The scheme is just one of a number of measures outlined in the Digital Economy Act, which became law last year, in a bid to tackle internet piracy.
However, it raised a number of concerns on whether the scheme was possible to implement. Now Jeremy Hunt has asked the watchdog to look at the technology and cost involved in implementing the measure, as well as whether the measures will be easy to bypass.
"I have no problem with the principle of blocking access to websites used exclusively for facilitating illegal downloading of content," Hunt said.
"But it is not clear whether the site blocking provisions in the Act could work in practice so I have asked Ofcom to address this question. Before we consider introducing site blocking we need to know whether these measures are possible."

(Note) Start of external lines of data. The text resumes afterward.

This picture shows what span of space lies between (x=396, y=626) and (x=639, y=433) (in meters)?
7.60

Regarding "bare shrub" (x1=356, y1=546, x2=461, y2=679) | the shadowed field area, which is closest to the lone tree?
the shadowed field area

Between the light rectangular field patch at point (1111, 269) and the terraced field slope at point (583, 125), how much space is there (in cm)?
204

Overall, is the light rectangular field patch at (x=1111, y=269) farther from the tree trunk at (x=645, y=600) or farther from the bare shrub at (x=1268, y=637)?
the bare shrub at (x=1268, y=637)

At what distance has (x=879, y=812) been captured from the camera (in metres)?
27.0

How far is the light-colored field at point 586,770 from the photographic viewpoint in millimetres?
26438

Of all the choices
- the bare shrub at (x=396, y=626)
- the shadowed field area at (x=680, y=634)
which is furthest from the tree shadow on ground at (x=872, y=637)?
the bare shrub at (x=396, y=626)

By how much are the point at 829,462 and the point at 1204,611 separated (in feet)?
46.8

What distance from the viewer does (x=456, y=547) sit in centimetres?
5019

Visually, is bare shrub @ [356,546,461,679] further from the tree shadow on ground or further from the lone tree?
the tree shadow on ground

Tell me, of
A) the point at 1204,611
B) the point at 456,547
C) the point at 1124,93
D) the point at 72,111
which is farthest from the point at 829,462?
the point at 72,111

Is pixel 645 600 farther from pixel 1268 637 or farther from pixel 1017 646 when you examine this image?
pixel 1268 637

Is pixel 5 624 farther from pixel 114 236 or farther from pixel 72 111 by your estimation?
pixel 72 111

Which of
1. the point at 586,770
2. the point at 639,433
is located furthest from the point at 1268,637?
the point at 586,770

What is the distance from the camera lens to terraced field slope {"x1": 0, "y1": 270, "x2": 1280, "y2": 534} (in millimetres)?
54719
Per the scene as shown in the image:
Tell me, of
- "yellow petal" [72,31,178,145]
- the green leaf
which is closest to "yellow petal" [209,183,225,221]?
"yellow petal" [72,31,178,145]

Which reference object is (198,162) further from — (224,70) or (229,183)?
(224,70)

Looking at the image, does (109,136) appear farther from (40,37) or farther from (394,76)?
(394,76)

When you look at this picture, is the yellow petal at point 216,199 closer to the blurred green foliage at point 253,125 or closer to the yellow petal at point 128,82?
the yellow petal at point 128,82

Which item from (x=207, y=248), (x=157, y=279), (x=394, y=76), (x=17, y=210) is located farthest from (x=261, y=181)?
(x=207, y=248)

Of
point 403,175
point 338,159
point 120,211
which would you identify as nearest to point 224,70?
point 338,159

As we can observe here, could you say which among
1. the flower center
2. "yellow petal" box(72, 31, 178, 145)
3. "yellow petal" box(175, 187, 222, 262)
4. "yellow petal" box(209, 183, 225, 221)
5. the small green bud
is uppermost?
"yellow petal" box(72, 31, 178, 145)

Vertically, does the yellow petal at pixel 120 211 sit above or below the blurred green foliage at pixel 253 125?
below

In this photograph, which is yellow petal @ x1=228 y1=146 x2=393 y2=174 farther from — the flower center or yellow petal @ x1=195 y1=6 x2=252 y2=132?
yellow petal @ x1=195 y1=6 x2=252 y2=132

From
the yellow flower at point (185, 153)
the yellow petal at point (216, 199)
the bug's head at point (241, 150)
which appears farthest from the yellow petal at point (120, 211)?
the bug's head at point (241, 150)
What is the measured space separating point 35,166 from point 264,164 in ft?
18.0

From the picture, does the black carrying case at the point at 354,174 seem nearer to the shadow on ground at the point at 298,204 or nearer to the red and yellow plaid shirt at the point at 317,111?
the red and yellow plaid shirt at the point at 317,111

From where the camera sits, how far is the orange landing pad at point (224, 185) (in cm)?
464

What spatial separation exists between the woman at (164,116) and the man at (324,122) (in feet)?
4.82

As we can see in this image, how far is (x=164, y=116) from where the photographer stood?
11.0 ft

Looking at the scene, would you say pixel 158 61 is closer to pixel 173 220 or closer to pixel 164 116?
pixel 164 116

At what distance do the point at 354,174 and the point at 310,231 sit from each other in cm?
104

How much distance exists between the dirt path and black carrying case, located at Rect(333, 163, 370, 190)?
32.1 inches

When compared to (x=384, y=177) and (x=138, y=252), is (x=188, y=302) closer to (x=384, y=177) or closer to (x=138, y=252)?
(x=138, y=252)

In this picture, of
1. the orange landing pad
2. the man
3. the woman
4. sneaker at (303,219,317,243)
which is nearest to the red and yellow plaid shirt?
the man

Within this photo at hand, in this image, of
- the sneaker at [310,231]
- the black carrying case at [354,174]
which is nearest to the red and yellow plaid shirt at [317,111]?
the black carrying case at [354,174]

Hunt's move follows the nomination of the Digital Economy Act on the Your Freedom website, a scheme launched by the government designed to give Brits the chance to voice their opinions on which laws they think should be abolished.
"When we launched Your Freedom, I promised that the ideas submitted would be given proper consideration.... we have listened to the views expressed," said deputy prime minister Nick Clegg.
"The government will look at whether we have the right tools for the job in addressing the problem of online copyright infringement," he added.
However, Hunt also confirmed that despite Ofcom's conclusions on the measure, it'll still need secondary legislation before it can be implemented.
The Department for Culture, Media and Sport also revealed Ofcom is preparing "to implement the Digital Economy Act's mass notification system". This is the first-step in the three strikes rule that will see those accused of illegal downloading issued with letters and emails warning them that they are taking part in unlawful activity.
However, the net piracy measures in the Digital Economy Act are to the subject of a judicial review after UK ISPs TalkTalk and BT the UK ISPs put a request to the High Court last year, stating the Act was "rushed through" and had "insufficient scrutiny". The two firms also said they were concerned that measures to tackle net piracy - including plans to temporarily suspend people from the web - could be in breach of "basic rights and freedoms".